Parameters that will make this matrix positive semidefinite

Question

I have a matrix $$M=\begin{bmatrix} 1+t+m &n&t+n&m+c \\ n &1+t-m&m-c & t-n \\ t+n & m-c&1-t-m & -n \\ m+c & t-n & -n & 1-t+m \end{bmatrix}$$ where I know that $0 \leq c \leq 1$ and $ t=a+(m+n)b$ for some fixed $0 \leq a,b\leq 1$. Here $m$ and $n$ are free parameters with $t$ depending on $m,n$. I'm trying to find a pair of real numbers $(m,n)$ which ensure that $M$ is positive semi-definite. For a fixed $a,b,c \in \mathbb R$, what is the best way to determine some $m,n$ which make $M$ positive semi-definite? The eigenvalues of this matrix are $$\lambda=1 \pm (m+n) \pm \sqrt{c^2+m^2+n^2+2cm-2cn-2mn+2t^2}$$

Answer 1

You want the least eigenvalue to be nonnegative.

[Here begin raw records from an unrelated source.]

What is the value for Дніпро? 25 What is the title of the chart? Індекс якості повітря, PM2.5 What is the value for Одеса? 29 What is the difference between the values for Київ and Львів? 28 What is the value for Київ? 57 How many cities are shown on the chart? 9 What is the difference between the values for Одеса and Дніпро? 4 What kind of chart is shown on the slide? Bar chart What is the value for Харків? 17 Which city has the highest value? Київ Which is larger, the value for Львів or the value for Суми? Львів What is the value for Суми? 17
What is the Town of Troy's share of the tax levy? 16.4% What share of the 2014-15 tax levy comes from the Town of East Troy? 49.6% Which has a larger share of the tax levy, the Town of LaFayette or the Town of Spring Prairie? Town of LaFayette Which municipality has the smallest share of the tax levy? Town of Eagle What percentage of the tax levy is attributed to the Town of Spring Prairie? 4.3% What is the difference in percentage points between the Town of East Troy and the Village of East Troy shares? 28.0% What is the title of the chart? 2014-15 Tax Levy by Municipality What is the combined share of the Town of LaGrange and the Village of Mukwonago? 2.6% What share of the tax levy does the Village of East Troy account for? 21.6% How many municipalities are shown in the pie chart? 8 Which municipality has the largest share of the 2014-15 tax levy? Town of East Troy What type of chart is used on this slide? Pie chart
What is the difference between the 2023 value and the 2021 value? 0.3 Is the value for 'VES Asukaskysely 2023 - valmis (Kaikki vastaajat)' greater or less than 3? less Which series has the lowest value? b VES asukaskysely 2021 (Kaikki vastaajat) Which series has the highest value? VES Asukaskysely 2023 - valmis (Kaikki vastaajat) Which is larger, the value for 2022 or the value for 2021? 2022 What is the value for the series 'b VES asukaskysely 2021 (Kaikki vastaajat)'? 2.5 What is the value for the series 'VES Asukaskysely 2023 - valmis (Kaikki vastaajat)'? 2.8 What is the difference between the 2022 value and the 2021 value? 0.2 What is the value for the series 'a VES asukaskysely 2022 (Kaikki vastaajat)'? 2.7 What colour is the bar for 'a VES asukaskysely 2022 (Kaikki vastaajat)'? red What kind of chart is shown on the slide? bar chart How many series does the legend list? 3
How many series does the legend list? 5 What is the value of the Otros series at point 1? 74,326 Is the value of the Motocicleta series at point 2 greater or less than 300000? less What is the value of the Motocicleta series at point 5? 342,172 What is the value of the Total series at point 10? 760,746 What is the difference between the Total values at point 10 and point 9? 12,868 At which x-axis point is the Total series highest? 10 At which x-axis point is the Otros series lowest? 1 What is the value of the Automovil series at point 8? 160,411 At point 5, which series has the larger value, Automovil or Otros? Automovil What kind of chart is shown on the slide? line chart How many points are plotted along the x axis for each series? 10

In the case $m+n \ge 0$, this means $m+n <= 1$ and $(1-m-n)^2 \ge c^2 + m^2 + n^2 + 2 c m - 2 c n - 2 m n + 2 t^2$. With $t = a + (m+n)b$, this becomes $$ -2\,{b}^{2}{m}^{2}+ \left( -4\,{b}^{2}+4 \right) mn+ \left( -4\,ab-2\, c-2 \right) m-2\,{b}^{2}{n}^{2}+ \left( -4\,ab+2\,c-2 \right) n-2\,{a} ^{2}-{c}^{2}+1 \ge 0 $$ For fixed $a,b,c$, the boundary of this region in the $m,n$ plane is a conic.